Taking Slides

A faded DaguerrotypeA faded Daguerrotype

As a continuation of my earlier post about photographic techniques, let me blatantly take sides in a historical battle and express my love for the Daguerrotype: This intricate process that fixes silver crystals to a plate not only results in beautiful images, but in an incredible degree of detail.

From an older article by Michelle Nijhuis on The New Yorker:

Daguerreotypes are still cherished for their eerie clarity—each plate in an 1848 series of photographs of the Cincinnati waterfront, for example, is equivalent to a hundred-forty-thousand-megapixel photo. They are so detailed that a viewer can distinguish the time on a clock tower, German names on storefronts, and underwear hanging from apartment clotheslines.

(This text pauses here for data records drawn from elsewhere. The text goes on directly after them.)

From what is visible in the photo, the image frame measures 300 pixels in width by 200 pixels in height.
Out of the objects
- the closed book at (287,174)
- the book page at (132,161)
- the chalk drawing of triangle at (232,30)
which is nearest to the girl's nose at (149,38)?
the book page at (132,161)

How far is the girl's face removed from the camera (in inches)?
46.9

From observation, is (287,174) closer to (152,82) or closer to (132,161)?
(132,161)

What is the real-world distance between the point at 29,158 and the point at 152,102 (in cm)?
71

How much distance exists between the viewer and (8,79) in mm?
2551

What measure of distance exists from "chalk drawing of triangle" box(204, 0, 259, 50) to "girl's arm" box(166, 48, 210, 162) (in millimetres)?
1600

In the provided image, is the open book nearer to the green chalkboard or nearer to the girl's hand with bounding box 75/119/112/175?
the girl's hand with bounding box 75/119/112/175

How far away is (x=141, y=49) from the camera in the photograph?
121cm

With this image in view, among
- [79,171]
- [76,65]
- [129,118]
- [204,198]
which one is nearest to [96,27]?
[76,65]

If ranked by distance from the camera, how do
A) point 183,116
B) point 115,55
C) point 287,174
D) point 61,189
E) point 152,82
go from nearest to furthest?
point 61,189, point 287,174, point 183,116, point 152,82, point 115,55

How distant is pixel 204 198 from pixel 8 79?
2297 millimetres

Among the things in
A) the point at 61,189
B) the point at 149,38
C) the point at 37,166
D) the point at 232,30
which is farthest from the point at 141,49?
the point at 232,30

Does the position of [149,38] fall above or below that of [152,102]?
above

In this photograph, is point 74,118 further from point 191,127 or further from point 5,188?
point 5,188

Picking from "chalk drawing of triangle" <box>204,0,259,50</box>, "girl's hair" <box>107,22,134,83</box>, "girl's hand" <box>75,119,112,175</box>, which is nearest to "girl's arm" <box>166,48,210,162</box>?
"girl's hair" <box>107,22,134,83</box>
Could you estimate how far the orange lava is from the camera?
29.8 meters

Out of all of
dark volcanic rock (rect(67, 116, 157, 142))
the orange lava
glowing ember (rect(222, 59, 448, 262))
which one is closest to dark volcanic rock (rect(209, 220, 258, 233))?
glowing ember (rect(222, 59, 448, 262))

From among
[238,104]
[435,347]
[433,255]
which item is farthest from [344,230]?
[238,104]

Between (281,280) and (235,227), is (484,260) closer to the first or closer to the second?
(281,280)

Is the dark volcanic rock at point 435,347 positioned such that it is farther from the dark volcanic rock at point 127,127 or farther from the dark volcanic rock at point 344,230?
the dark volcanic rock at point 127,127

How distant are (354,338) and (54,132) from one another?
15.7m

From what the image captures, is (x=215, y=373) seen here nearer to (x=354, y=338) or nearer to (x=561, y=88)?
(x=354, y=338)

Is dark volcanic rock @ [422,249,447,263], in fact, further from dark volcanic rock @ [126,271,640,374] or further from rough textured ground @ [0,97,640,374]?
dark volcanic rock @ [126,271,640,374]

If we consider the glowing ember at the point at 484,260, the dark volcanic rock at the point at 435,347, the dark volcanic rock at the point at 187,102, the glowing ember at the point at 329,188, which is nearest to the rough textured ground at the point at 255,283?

Why, then, are Daguerrotype not more widely seen or used? In part because photographic paper turned out to be more practical. And in part because the images were too fragile:

While some daguerreotypes do survive today in excellent condition—even some of the earliest examples, such as a photograph that Daguerre presented to the Austrian chancellor in 1839, are in good shape—other images now seem to be slowly fogging and darkening, even when protected from tarnish under a layer of glass.

This quote really gets to me:

If you put your daguerreotypes in an inert atmosphere, in the dark, at zero degrees centigrade, maybe they’ll last for a thousand years,” said Grant Romer, a former Eastman conservator and a daguerreotype specialist. But what’s the use of having them if you can’t see them?”

So while many of the Daguerrotypes that still exist may be the only surviving documents of a very specific period of time, their fragility means that exposure to light and environmental factors—in short, time—means they will slowly disappear.

The silver lining, if you will, is that even disappearing memories become entirely new artifacts—as illustrated by these examples of faded Daguerrotypes collected by The Public Domain Review.